— Begin SUPPLIED MATERIAL —
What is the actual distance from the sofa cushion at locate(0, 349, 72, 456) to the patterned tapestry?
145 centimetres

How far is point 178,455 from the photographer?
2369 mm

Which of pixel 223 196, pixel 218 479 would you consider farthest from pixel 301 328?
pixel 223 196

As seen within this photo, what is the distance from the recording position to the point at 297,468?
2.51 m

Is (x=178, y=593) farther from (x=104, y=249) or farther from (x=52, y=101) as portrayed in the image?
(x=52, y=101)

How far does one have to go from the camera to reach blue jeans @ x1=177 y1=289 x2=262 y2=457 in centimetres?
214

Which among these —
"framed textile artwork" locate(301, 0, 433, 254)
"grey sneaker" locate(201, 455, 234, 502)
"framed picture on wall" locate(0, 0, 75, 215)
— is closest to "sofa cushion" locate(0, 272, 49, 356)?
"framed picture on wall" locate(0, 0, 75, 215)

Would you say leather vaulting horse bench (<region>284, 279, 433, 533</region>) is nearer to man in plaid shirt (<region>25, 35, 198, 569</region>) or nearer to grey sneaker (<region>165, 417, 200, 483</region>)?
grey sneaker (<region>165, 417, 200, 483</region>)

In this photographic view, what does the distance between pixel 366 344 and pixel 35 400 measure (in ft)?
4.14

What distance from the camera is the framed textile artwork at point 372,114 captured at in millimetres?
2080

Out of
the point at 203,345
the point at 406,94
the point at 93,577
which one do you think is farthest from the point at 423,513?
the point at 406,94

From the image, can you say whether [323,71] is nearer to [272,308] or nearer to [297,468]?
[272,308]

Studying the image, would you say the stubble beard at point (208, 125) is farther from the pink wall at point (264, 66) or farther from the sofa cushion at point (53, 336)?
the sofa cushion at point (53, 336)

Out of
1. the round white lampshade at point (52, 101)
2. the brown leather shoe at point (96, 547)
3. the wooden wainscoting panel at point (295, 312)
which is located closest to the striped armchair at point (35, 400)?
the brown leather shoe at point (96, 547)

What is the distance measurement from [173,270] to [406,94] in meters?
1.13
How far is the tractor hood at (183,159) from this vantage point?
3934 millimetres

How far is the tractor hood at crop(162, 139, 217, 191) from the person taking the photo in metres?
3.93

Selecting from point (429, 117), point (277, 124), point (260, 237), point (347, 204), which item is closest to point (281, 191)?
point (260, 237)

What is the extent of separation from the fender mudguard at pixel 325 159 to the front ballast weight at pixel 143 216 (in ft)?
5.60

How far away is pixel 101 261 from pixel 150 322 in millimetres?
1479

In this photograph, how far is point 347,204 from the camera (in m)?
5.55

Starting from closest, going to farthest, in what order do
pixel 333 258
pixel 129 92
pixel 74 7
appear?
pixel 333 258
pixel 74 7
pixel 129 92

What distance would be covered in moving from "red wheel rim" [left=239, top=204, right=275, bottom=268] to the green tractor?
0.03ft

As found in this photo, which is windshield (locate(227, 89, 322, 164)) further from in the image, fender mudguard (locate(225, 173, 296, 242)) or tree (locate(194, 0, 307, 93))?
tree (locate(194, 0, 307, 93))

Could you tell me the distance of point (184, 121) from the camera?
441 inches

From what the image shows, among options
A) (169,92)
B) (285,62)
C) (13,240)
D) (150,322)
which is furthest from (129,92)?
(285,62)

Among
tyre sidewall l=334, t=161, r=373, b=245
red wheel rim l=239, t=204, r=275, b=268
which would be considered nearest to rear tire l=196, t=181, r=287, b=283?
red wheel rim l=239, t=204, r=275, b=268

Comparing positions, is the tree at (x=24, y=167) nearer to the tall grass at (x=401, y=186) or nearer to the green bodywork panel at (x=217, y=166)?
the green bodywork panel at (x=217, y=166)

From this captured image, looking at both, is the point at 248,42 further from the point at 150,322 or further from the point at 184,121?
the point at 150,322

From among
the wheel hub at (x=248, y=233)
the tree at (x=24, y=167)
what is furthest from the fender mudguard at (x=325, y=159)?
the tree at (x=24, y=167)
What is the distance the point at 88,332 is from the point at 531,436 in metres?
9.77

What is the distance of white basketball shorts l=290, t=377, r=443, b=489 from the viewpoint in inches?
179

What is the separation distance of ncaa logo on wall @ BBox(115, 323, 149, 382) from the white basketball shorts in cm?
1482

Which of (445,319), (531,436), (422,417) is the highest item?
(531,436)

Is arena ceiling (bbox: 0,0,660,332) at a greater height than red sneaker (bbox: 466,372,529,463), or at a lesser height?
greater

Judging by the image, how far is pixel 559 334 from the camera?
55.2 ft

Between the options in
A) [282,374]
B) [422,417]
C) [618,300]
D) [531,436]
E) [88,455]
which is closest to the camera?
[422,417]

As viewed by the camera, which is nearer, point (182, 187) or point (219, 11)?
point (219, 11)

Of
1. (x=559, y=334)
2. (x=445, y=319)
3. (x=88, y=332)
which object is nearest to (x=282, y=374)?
— End SUPPLIED MATERIAL —
EXERCISE AIM: Reproduce all of the records above verbatim, with no changes.

EXPECTED ANSWER:
What is the actual distance from the sofa cushion at locate(0, 349, 72, 456) to the patterned tapestry?
145 centimetres

How far is point 178,455 from the photographer?
2369 mm

Which of pixel 223 196, pixel 218 479 would you consider farthest from pixel 301 328?
pixel 223 196

As seen within this photo, what is the distance from the recording position to the point at 297,468?
2.51 m

Is (x=178, y=593) farther from (x=104, y=249) or farther from (x=52, y=101) as portrayed in the image?
(x=52, y=101)

How far does one have to go from the camera to reach blue jeans @ x1=177 y1=289 x2=262 y2=457 in centimetres?
214

Which among these —
"framed textile artwork" locate(301, 0, 433, 254)
"grey sneaker" locate(201, 455, 234, 502)
"framed picture on wall" locate(0, 0, 75, 215)
— is closest to "sofa cushion" locate(0, 272, 49, 356)?
"framed picture on wall" locate(0, 0, 75, 215)

Would you say leather vaulting horse bench (<region>284, 279, 433, 533</region>) is nearer to man in plaid shirt (<region>25, 35, 198, 569</region>) or nearer to grey sneaker (<region>165, 417, 200, 483</region>)?
grey sneaker (<region>165, 417, 200, 483</region>)

In this photographic view, what does the distance between pixel 366 344 and pixel 35 400 measure (in ft)?
4.14

What distance from the camera is the framed textile artwork at point 372,114 captured at in millimetres?
2080

Out of
the point at 203,345
the point at 406,94
the point at 93,577
which one do you think is farthest from the point at 423,513?
the point at 406,94

From the image, can you say whether [323,71] is nearer to [272,308] or nearer to [297,468]?
[272,308]

Studying the image, would you say the stubble beard at point (208, 125) is farther from the pink wall at point (264, 66) or farther from the sofa cushion at point (53, 336)?
the sofa cushion at point (53, 336)

Out of
1. the round white lampshade at point (52, 101)
2. the brown leather shoe at point (96, 547)
3. the wooden wainscoting panel at point (295, 312)
which is located closest to the striped armchair at point (35, 400)?
the brown leather shoe at point (96, 547)

What is the distance measurement from [173,270] to [406,94] in meters?
1.13
How far is the tractor hood at (183,159) from this vantage point?
3934 millimetres

How far is the tractor hood at crop(162, 139, 217, 191) from the person taking the photo in metres?
3.93

Selecting from point (429, 117), point (277, 124), point (260, 237), point (347, 204), which item is closest to point (281, 191)?
point (260, 237)

What is the extent of separation from the fender mudguard at pixel 325 159 to the front ballast weight at pixel 143 216 (in ft)?
5.60

How far away is pixel 101 261 from pixel 150 322 in millimetres?
1479

In this photograph, how far is point 347,204 from the camera (in m)?
5.55

Starting from closest, going to farthest, in what order do
pixel 333 258
pixel 129 92
pixel 74 7
appear?
pixel 333 258
pixel 74 7
pixel 129 92

What distance would be covered in moving from "red wheel rim" [left=239, top=204, right=275, bottom=268] to the green tractor?
0.03ft

As found in this photo, which is windshield (locate(227, 89, 322, 164)) further from in the image, fender mudguard (locate(225, 173, 296, 242)) or tree (locate(194, 0, 307, 93))?
tree (locate(194, 0, 307, 93))

Could you tell me the distance of point (184, 121) from the camera?
441 inches

From what the image shows, among options
A) (169,92)
B) (285,62)
C) (13,240)
D) (150,322)
which is furthest from (129,92)?
(285,62)

Among
tyre sidewall l=334, t=161, r=373, b=245
red wheel rim l=239, t=204, r=275, b=268
which would be considered nearest to rear tire l=196, t=181, r=287, b=283?
red wheel rim l=239, t=204, r=275, b=268

Comparing positions, is the tree at (x=24, y=167) nearer to the tall grass at (x=401, y=186) or nearer to the green bodywork panel at (x=217, y=166)?
the green bodywork panel at (x=217, y=166)

From this captured image, looking at both, is the point at 248,42 further from the point at 150,322 or further from the point at 184,121?
the point at 150,322

From among
the wheel hub at (x=248, y=233)
the tree at (x=24, y=167)
what is furthest from the fender mudguard at (x=325, y=159)?
the tree at (x=24, y=167)
What is the distance the point at 88,332 is from the point at 531,436 in metres?
9.77

What is the distance of white basketball shorts l=290, t=377, r=443, b=489 from the viewpoint in inches?
179

What is the separation distance of ncaa logo on wall @ BBox(115, 323, 149, 382) from the white basketball shorts in cm?
1482

Which of (445,319), (531,436), (422,417) is the highest item?
(531,436)

Is arena ceiling (bbox: 0,0,660,332) at a greater height than red sneaker (bbox: 466,372,529,463), or at a lesser height?
greater

Judging by the image, how far is pixel 559 334 from the camera?
55.2 ft

Between the options in
A) [282,374]
B) [422,417]
C) [618,300]
D) [531,436]
E) [88,455]
which is closest to the camera?
[422,417]

As viewed by the camera, which is nearer, point (182, 187) or point (219, 11)?
point (219, 11)

Of
1. (x=559, y=334)
2. (x=445, y=319)
3. (x=88, y=332)
which object is nearest to (x=282, y=374)?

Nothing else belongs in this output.